I think it’s good for the Jazz to play through some of these situations without Gobert. In those games, the perimeter players also have the chance to work on their individual defense without the French Rejection being able to come in and save the day all the time. Just maybe, that might have a positive impact when Gobert does play.
A game-tying basket like that hurts, even in a goofy game where the best players weren’t playing. The Jazz will watch the film and try to apply those improvements before Tuesday’s contest.
3. On resting, and being tied in the loss column with Phoenix.
The Jazz didn’t play Donovan Mitchell, Mike Conley, Rudy Gobert, and Derrick Favors tonight.
So, lots of thoughts here:
• It was a good idea for the Jazz to rest their guys. You can see how tired they are: their transition defense, inconsistent play, coming up a little short on threes... it’s all pretty obviously at least partially fatigue related. And we know that fatigue also puts players at higher injury risk, and nobody wants that.
• The Jazz will probably still get the No. 1 seed. Even after this loss, and the Jazz’s lead over the Suns down to just one game, FiveThirtyEight still expects the Jazz to win the conference by three games. That’s because the Jazz have the easiest schedule in the league remaining, while the Suns have Spurs, Bucks, 76ers, Celtics, Nets, Knicks, Clippers, Jazz over their next eight games. Wow.

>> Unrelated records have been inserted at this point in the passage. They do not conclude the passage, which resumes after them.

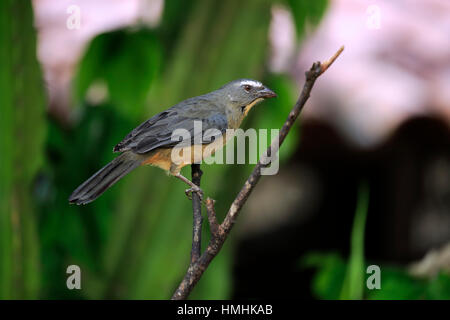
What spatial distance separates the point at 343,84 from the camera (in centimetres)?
131

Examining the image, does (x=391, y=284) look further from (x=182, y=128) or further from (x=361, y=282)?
(x=182, y=128)

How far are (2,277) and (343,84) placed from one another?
2.71 ft

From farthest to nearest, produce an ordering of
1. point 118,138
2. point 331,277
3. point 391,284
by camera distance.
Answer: point 118,138 → point 331,277 → point 391,284

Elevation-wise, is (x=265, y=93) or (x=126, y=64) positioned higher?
(x=126, y=64)

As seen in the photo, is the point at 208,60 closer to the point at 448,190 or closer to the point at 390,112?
the point at 390,112

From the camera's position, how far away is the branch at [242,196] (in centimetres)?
28

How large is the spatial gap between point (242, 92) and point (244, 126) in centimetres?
64

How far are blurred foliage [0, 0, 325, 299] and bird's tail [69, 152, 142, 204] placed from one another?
1.41ft

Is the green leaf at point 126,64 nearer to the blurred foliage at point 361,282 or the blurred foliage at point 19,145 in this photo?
the blurred foliage at point 19,145

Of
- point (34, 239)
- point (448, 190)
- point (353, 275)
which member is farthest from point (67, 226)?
point (448, 190)

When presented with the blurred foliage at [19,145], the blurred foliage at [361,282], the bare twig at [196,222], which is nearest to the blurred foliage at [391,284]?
the blurred foliage at [361,282]

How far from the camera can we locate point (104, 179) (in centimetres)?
32

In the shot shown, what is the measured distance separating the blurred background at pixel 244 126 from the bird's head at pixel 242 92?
0.82 feet

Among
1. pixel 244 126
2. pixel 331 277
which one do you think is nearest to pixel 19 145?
pixel 244 126
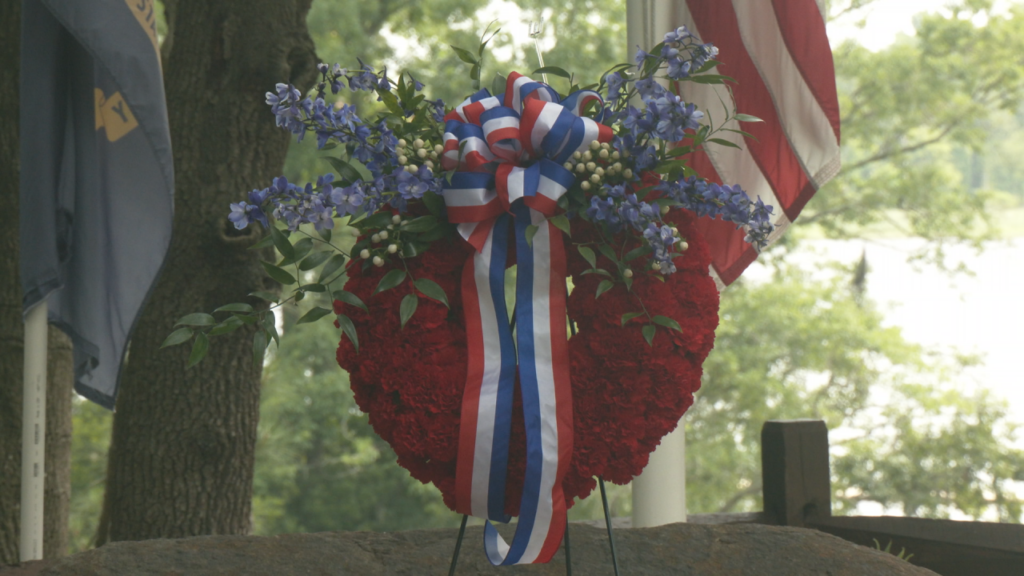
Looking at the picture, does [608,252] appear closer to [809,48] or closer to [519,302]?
[519,302]

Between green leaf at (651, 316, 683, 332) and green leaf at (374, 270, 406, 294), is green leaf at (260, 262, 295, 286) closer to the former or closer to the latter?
green leaf at (374, 270, 406, 294)

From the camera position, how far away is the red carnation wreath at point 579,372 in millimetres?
1519

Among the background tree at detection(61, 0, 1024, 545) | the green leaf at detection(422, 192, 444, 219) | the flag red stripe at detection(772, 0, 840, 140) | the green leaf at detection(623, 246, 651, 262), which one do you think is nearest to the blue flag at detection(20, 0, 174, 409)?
the green leaf at detection(422, 192, 444, 219)

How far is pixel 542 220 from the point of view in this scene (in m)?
1.53

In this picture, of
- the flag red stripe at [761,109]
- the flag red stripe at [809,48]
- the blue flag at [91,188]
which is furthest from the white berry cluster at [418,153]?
the flag red stripe at [809,48]

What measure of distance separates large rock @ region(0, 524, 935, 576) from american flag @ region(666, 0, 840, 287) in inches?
35.2

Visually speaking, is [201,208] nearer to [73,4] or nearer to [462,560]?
[73,4]

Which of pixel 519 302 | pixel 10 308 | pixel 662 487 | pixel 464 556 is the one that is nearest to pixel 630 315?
pixel 519 302

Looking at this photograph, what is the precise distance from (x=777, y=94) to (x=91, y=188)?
203cm

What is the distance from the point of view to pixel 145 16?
2.41 metres

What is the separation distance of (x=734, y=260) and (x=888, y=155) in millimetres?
6689

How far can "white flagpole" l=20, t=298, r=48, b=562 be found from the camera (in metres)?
2.41

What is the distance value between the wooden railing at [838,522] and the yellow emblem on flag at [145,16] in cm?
215

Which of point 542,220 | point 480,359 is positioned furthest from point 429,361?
point 542,220
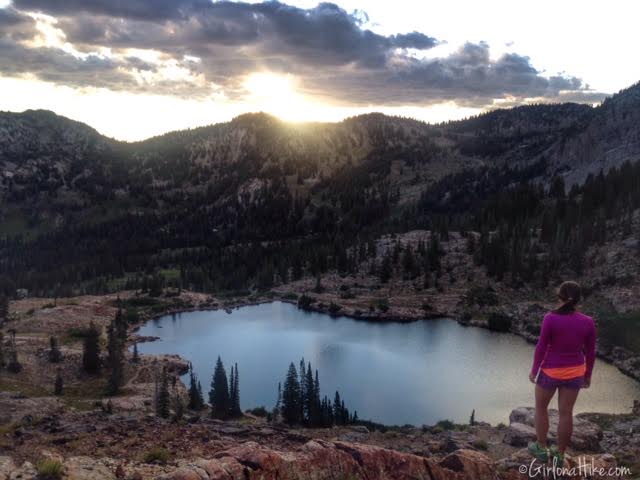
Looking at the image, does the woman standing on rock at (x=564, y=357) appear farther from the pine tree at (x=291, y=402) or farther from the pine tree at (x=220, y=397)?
the pine tree at (x=220, y=397)

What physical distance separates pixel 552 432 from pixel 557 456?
48.6 ft

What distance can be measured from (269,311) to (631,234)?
238 ft

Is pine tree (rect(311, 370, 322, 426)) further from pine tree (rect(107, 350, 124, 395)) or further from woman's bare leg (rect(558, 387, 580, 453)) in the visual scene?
woman's bare leg (rect(558, 387, 580, 453))

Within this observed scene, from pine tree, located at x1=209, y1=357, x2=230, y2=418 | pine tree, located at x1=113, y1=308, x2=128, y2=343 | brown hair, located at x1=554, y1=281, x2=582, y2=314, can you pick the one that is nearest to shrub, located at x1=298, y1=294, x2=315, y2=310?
pine tree, located at x1=113, y1=308, x2=128, y2=343

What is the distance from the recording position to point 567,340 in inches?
468

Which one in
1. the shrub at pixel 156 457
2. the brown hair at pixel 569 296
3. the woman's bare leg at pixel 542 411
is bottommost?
the shrub at pixel 156 457

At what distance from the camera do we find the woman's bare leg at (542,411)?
40.7 feet

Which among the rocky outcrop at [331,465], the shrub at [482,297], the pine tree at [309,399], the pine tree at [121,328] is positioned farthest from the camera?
the shrub at [482,297]

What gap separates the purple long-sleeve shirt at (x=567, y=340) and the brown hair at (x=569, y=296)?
12 cm

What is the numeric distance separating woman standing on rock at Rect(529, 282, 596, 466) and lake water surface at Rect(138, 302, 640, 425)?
41.3 metres

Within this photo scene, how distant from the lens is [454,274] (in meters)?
122

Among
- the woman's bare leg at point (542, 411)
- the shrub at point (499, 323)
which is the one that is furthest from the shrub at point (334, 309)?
the woman's bare leg at point (542, 411)

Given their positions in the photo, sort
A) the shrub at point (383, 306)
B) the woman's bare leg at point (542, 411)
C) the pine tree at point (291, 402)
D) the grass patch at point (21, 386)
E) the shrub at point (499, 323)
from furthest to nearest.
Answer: the shrub at point (383, 306) → the shrub at point (499, 323) → the pine tree at point (291, 402) → the grass patch at point (21, 386) → the woman's bare leg at point (542, 411)

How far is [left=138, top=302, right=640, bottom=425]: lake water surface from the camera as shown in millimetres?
56406
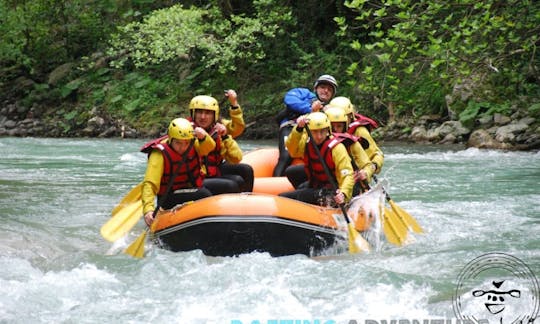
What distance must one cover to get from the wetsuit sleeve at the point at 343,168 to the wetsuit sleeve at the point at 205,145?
0.97 m

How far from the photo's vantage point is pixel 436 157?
39.5 feet

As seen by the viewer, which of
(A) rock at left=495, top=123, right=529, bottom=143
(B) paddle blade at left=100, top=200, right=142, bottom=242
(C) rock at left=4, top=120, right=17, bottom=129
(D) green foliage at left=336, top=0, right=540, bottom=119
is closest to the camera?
(B) paddle blade at left=100, top=200, right=142, bottom=242

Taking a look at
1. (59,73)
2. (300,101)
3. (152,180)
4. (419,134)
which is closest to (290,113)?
(300,101)

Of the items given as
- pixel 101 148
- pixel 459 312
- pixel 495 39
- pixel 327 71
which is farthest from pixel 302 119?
pixel 327 71

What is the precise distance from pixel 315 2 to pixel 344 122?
11.9 metres

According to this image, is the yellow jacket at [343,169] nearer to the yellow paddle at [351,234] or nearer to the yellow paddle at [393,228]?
the yellow paddle at [351,234]

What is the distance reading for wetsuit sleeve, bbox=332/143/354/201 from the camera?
556 centimetres

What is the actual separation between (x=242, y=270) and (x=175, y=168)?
3.73ft

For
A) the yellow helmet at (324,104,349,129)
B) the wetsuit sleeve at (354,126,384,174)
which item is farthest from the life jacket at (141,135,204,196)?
the wetsuit sleeve at (354,126,384,174)

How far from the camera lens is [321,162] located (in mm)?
5602

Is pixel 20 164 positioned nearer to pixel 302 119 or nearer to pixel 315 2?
pixel 302 119

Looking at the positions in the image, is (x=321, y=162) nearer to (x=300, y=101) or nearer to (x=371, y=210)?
(x=371, y=210)

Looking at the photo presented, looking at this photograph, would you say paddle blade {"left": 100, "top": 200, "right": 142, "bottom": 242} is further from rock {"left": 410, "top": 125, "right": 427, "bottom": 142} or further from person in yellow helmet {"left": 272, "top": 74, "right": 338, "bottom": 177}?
rock {"left": 410, "top": 125, "right": 427, "bottom": 142}

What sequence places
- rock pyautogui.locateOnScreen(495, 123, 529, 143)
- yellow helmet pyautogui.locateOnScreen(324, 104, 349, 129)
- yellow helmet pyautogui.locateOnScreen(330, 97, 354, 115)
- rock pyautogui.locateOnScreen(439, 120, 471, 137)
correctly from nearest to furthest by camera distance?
yellow helmet pyautogui.locateOnScreen(324, 104, 349, 129) → yellow helmet pyautogui.locateOnScreen(330, 97, 354, 115) → rock pyautogui.locateOnScreen(495, 123, 529, 143) → rock pyautogui.locateOnScreen(439, 120, 471, 137)
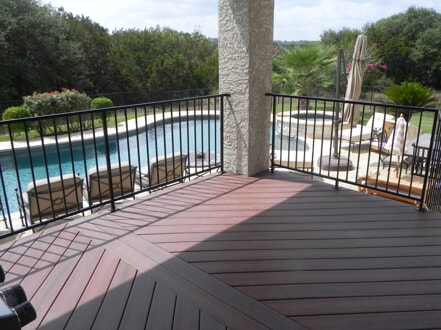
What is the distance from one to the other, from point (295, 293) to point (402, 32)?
29271 millimetres

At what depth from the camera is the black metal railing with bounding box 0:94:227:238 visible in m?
2.95

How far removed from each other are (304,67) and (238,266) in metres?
10.9

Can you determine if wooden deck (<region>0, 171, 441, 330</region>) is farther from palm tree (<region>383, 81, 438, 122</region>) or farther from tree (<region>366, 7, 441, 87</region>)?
tree (<region>366, 7, 441, 87</region>)

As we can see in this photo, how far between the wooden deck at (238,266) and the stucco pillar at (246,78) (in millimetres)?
789

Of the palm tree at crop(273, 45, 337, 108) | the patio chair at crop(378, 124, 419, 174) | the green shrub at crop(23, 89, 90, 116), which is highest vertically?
the palm tree at crop(273, 45, 337, 108)

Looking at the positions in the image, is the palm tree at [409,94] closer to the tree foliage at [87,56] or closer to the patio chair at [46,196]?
the patio chair at [46,196]

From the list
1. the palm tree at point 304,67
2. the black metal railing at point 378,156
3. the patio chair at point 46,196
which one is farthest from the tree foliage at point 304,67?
the patio chair at point 46,196

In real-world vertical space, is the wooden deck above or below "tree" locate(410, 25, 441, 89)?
below

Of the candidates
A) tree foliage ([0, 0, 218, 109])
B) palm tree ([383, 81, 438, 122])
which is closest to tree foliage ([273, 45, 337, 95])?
palm tree ([383, 81, 438, 122])

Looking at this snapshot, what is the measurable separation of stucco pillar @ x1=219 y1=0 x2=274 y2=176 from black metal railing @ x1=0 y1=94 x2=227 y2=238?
0.17 m

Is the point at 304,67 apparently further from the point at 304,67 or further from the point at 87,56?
the point at 87,56

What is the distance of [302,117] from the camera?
11484mm

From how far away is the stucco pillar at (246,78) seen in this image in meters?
3.51

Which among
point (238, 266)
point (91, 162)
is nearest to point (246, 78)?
point (238, 266)
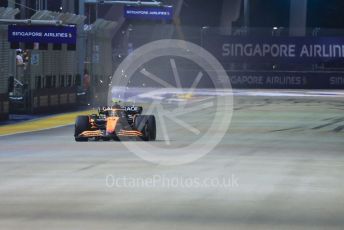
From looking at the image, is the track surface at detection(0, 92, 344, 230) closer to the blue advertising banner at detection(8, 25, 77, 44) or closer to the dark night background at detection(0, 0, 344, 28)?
the blue advertising banner at detection(8, 25, 77, 44)

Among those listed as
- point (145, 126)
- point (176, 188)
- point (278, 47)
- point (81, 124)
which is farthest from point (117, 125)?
point (278, 47)

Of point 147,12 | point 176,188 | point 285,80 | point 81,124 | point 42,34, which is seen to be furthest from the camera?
point 285,80

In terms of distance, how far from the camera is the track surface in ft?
36.8

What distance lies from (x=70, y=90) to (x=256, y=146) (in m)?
22.1

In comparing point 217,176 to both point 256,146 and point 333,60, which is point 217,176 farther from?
point 333,60

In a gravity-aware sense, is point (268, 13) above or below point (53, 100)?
above

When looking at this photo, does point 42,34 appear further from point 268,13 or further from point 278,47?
point 268,13

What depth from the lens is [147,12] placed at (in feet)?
236

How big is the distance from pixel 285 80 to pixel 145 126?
53165mm

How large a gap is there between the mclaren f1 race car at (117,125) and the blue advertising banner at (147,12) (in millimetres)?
47845

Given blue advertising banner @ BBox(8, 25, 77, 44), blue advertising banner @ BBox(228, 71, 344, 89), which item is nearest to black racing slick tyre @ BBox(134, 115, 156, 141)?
blue advertising banner @ BBox(8, 25, 77, 44)

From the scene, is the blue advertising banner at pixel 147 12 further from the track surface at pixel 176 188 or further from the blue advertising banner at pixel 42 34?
the track surface at pixel 176 188

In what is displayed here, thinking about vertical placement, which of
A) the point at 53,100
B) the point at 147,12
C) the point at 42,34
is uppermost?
the point at 42,34

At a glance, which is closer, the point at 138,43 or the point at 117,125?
the point at 117,125
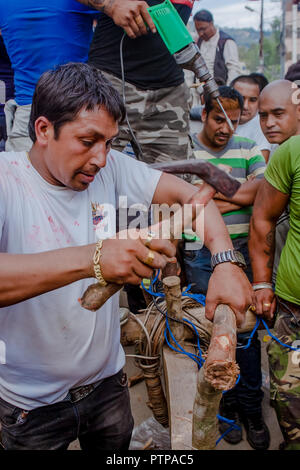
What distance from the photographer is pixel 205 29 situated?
6461mm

• Even if the Jazz move to the No. 2 seed, it’s just not that bad of a thing. The Lakers look likely to be either the fourth or the fifth seed, so you’d get to be on the other side of the bracket. You’d have a harder first-round matchup, but likely an easier second-round matchup.
And what are the odds that the Jazz and Suns meet in the Western Conference Finals? 25%? What are the odds that that series would go to seven games, and then home court advantage would come into play? Another 25%? The Jazz would still have home court advantage over everyone else.
• It is legitimately terrible for the NBA that the Jazz, coming in to a nationally televised weekday game, can just decide to rest their All-Stars. (Mitchell’s obviously hurt, but if the game was important to them, Conley and Gobert would have played.) It ended up being an exciting game, but every casual NBA fan tuned out to go do something else the moment it was announced none of the game’s five All-Stars would be playing.
Fining teams for sitting guys in these circumstances won’t work: teams are too rich. The league even said they would fine teams $100K for doing this, and they still do it; the Jazz and everyone else. It’s an easy choice: pay $100K, or risk severe injury to star players? That would cost everyone a whole lot more than $100K.
At some point, we just have to figure out how to make these games matter — if we’re going to have a compelling product, if we’re going to be able to grow the league. This wasn’t it.